В одном из домов колыхнулась занавеска на окне, мелькнуло старушечье лицо и снова пропало. Неожиданно на весь поселок в голос пронзительно и страшно завыли бабы и собаки.
Тут Костя заорал «Ложись», что-то лязгнуло, и кривая блестящая железка – обломок деревенских вил, – нервно гудя, отскочила от чего-то и с глухим стуком воткнулась в телеграфный столб.
– Я же скомандовал «Ложись», – сказал Костя, потирая ушибленную ладонь. – Вон как вошла, аж до половины. А ну двигаем отсюда!

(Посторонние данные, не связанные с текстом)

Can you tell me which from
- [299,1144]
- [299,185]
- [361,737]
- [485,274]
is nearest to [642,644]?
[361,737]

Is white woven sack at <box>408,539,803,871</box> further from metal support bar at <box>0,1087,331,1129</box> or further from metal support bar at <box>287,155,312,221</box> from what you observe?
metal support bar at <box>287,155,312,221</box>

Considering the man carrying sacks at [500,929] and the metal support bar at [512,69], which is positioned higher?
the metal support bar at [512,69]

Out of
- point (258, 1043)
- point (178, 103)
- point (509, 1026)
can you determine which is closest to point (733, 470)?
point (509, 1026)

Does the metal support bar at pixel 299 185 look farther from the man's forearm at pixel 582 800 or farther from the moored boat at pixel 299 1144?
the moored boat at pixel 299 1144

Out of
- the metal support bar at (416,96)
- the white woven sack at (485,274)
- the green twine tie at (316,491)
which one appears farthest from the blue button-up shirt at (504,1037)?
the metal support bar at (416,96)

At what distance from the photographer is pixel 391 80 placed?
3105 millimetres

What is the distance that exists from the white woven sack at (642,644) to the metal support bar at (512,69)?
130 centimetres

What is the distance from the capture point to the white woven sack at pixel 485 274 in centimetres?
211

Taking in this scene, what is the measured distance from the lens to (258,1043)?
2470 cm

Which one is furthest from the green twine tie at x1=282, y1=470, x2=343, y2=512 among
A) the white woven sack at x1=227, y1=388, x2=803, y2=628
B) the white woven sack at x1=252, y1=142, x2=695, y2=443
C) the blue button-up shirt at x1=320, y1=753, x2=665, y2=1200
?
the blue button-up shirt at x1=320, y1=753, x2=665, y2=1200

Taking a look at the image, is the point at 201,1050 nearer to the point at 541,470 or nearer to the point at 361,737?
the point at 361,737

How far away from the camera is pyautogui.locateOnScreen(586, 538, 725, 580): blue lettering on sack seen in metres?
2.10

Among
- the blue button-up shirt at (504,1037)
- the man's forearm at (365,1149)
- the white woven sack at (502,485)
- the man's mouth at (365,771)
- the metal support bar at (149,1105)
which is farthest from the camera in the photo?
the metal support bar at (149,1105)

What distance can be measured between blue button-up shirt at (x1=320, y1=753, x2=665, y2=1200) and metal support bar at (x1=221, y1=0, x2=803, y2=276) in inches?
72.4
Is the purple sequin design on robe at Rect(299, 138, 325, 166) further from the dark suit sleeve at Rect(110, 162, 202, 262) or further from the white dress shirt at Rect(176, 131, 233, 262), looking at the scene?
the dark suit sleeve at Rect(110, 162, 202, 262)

Мы опрометью бросились вон из поселка. Пока мы бежали, герой отбил еще несколько каких-то железок, потом все кончилось, только в березовые стволы иногда что-то втыкалось зло и бессмысленно.
А вой со стороны поселка все нарастал и нарастал. Потом однообразный бабий стон стал перемежаться дикими криками, поочередно, на разные голоса взвизгивали собаки и наконец умолкли. Только один чей-то голос продолжал выть, как по покойнику, и я даже сквозь толстую кожу кофра почувствовал, как низко и страшно заныла моя гитара, вбирая в себя эту жуткую музыку.
– Пойду посмотрю, – сказал Константин, поднимаясь с земли и отряхивая джинсы. – В крайнем случае отобьюсь, зря, что ли, меня учили?
– Я с тобой. – К моему удивлению, госпожа Арней решительно сбросила с плеч рюкзак. – Меня оно не тронет, а кроме того, я и прикрыть смогу, если что. Надеюсь, что смогу…
Интересно, с каких это пор они на «ты» перешли? Видно, я все-таки пропустил что-то интересное.
– Остынь, Гизелка, никуда ты не пойдешь. – Старый богун положил на плечо магистке корявую ладонь. – Твое дело – нас всех прикрыть, если сможешь, конечно. А герой пусть идет, такая у него профессия, пусть докажет, что его не зря учили.
Гизела покосилась на Левона, с явной неприязнью оглядела нас, причем на мою долю выпала самая большая порция холодного презрения. Честное слово, если не фунт, то полфунта точно. Ну да ладно, что мне привыкать, что ли, когда меня холодом обдают? Привык уже, даже насморка и того не будет. Барды – они существа морозостойкие, благородным вниманием не избалованные. Их иногда любят, а чаще терпят – за талант. И удивляются, чего это такой дар такому ничтожеству выпал? Вот мне бы хоть кусочек, уж я бы знал, что делать! А попробовали бы с тем даром жить – не обрадовались бы. Дар по кусочкам не дается – либо бери все, либо живи так. Да и не спрашивает никто.
Я думал, Костя двинется в поселок короткими перебежками, типа как герой какого-нибудь боевика, но он поднялся во весь рост и просто пошел. Туда, где жуткий бабий голос продолжал выть по покойнику.